ふだんは、はったりをかます外連味あふれる映画が好物だが、たまにはこういう素直な映画もいいものだ。

本作は女優・佐々木すみ江の遺作だった。
佐々木すみ江といえば、数年前に見た『ゴンドラ』(1987年)で、本作と同じように問題を抱えた女の子といっしょにお風呂に入る、田舎のおばちゃん役が忘れられない。
このとき、59歳の佐々木すみ江はためらうことなく全裸となって入浴シーンにのぞんだという。
孫ぐらいの子役の女の子にとって、目の前にいる裸の佐々木すみ江が、きっとお婆ちゃんの安らぎだった。
『もみの家』の彼女も、ヒロインの彩花をやさしく包み込む老婆役だ。
佐々木すみ江をネットで検索したら、劇団民藝の養成所第1期生で、同期に大滝秀治と奈良岡朋子がいた。
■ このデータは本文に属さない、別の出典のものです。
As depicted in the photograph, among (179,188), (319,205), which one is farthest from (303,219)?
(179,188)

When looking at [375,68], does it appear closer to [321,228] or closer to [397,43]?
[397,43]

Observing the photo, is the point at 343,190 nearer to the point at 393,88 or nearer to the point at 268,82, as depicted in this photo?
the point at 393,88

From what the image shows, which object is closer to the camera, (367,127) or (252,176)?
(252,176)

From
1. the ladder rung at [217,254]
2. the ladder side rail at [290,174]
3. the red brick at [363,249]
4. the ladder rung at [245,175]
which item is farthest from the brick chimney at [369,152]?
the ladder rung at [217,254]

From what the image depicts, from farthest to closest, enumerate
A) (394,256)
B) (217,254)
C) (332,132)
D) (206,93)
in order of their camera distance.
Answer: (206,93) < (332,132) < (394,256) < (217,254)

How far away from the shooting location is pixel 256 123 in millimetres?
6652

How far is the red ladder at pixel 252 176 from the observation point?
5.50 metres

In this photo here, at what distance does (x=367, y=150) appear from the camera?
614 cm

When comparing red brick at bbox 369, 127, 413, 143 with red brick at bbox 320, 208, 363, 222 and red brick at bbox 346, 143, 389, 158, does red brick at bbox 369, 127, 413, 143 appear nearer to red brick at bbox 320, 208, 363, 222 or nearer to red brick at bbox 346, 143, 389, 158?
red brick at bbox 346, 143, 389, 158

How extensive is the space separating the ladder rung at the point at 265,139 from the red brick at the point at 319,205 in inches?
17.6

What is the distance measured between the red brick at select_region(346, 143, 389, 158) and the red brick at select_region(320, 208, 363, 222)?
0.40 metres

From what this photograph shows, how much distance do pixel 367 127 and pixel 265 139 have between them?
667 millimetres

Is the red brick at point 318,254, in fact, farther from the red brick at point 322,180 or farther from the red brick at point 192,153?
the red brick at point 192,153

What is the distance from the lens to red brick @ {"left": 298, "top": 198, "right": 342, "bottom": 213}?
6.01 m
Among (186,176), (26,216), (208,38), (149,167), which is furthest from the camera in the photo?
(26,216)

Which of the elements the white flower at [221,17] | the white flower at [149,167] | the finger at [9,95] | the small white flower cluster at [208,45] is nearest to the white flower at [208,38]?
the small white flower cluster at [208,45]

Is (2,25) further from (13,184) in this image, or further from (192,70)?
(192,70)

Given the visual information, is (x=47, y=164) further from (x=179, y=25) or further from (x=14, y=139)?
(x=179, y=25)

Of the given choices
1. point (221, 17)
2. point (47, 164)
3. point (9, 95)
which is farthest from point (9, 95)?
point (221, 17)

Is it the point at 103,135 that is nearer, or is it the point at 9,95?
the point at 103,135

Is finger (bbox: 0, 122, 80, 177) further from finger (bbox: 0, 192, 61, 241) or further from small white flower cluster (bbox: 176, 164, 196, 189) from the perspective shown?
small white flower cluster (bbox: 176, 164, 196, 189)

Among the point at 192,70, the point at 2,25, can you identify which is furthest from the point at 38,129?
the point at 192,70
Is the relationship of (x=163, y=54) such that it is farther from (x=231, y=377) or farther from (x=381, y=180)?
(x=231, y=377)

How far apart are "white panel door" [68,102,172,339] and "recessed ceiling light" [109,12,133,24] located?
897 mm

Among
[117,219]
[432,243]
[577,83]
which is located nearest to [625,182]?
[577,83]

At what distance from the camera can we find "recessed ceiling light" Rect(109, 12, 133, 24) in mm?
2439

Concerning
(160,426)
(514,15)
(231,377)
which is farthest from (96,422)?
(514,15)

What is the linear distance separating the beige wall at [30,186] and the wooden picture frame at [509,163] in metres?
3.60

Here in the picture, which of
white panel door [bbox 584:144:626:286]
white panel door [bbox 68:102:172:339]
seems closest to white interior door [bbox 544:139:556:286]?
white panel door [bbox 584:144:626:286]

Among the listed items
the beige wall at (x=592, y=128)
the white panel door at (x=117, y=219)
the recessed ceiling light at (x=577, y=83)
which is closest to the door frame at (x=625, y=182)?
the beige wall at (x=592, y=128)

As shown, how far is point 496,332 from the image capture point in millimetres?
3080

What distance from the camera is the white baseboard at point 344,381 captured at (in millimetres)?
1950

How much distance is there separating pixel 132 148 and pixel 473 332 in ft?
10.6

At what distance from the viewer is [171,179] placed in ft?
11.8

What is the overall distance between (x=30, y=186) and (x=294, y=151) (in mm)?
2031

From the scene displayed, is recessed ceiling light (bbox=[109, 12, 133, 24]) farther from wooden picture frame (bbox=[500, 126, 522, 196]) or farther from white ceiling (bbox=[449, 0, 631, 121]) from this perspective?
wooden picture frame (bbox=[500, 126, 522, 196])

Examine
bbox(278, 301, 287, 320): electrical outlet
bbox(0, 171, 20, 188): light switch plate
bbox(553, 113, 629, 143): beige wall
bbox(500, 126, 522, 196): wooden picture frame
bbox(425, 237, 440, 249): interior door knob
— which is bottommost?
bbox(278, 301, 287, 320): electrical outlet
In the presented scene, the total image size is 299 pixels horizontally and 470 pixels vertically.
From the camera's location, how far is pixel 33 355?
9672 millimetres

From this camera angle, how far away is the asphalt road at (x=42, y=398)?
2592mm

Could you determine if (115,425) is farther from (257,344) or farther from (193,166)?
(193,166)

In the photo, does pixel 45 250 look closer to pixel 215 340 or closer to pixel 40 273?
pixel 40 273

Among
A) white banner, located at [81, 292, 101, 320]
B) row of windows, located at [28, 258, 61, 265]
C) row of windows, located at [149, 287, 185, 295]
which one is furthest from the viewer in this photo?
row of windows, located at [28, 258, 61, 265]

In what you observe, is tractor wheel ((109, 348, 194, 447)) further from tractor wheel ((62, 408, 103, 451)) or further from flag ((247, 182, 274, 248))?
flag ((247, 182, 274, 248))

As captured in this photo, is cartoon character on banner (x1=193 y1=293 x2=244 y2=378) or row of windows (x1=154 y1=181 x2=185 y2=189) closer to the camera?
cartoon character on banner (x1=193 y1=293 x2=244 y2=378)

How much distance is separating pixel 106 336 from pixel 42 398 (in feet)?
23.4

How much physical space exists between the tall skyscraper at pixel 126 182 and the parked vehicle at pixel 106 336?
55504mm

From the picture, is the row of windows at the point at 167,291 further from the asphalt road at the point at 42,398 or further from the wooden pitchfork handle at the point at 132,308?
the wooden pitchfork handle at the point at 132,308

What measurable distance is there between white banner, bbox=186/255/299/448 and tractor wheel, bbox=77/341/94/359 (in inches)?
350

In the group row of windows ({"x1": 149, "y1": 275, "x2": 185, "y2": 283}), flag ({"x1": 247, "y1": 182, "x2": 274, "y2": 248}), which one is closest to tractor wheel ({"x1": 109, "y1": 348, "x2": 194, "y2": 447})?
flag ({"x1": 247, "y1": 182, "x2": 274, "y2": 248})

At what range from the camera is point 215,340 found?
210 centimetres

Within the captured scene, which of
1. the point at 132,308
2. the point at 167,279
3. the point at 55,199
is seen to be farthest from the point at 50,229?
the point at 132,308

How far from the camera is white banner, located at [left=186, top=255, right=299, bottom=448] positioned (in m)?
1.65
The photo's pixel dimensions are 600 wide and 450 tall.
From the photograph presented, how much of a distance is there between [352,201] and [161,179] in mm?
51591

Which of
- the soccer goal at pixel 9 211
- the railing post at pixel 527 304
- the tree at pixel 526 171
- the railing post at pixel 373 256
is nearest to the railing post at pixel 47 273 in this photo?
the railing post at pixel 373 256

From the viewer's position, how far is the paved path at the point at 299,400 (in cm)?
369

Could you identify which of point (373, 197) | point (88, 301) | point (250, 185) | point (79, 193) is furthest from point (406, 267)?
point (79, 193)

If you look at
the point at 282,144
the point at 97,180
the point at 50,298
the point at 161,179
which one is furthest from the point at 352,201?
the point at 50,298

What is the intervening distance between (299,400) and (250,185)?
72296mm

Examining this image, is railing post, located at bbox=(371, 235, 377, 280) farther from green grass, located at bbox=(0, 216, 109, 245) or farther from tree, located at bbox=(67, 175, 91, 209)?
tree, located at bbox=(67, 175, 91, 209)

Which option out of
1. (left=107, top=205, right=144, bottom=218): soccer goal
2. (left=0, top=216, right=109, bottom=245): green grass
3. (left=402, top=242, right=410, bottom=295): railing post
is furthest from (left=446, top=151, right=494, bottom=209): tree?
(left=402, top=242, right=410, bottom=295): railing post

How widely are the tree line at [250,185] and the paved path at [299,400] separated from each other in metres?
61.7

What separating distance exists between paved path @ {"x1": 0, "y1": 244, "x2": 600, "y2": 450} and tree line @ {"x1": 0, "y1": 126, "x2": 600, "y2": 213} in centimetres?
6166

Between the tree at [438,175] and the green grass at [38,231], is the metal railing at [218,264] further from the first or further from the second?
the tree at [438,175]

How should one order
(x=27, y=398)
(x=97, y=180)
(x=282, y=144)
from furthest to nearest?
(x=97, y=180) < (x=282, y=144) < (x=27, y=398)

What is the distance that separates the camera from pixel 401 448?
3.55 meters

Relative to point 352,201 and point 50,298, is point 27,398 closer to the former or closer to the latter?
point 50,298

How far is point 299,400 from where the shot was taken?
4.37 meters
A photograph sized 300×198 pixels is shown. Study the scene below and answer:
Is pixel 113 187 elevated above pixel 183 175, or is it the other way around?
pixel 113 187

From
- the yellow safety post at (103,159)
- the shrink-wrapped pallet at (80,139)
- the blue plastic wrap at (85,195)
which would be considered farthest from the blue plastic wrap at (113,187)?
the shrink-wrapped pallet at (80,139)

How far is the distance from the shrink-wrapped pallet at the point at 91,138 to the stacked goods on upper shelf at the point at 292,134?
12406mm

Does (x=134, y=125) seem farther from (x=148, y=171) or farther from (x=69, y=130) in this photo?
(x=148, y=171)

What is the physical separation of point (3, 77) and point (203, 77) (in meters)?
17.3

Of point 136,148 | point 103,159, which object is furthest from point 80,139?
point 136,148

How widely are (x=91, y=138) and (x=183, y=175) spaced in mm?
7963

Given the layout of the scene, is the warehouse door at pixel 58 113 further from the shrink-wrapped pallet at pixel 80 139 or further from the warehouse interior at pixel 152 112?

これまで、笠智衆をはじめ大滝秀治、北林谷栄、加藤嘉といった数多くの老優を、スクリーンの中で見てきた。
本日、佐々木すみ江の姿を見て、あらためておもう。
老優は、老優であるということだけで、尊敬に値する。

若い人も負けてはいない。
ヒロインの彩花を演じた南沙良という女優さんは、『幼な子われらに生まれ』(2017年)に出てた子か。
面倒くさい、こじらせ女子を演じたら、当代随一だ。
未見の『志乃ちゃんは自分の名前が言えない』(2018年)が無性に見たくなった。
もうひとり、ヤンキー娘を演じた中田青渚(なかたせいな)という若い女優さんが印象に残った。
このあとも新作映画があるようなので、注目したい。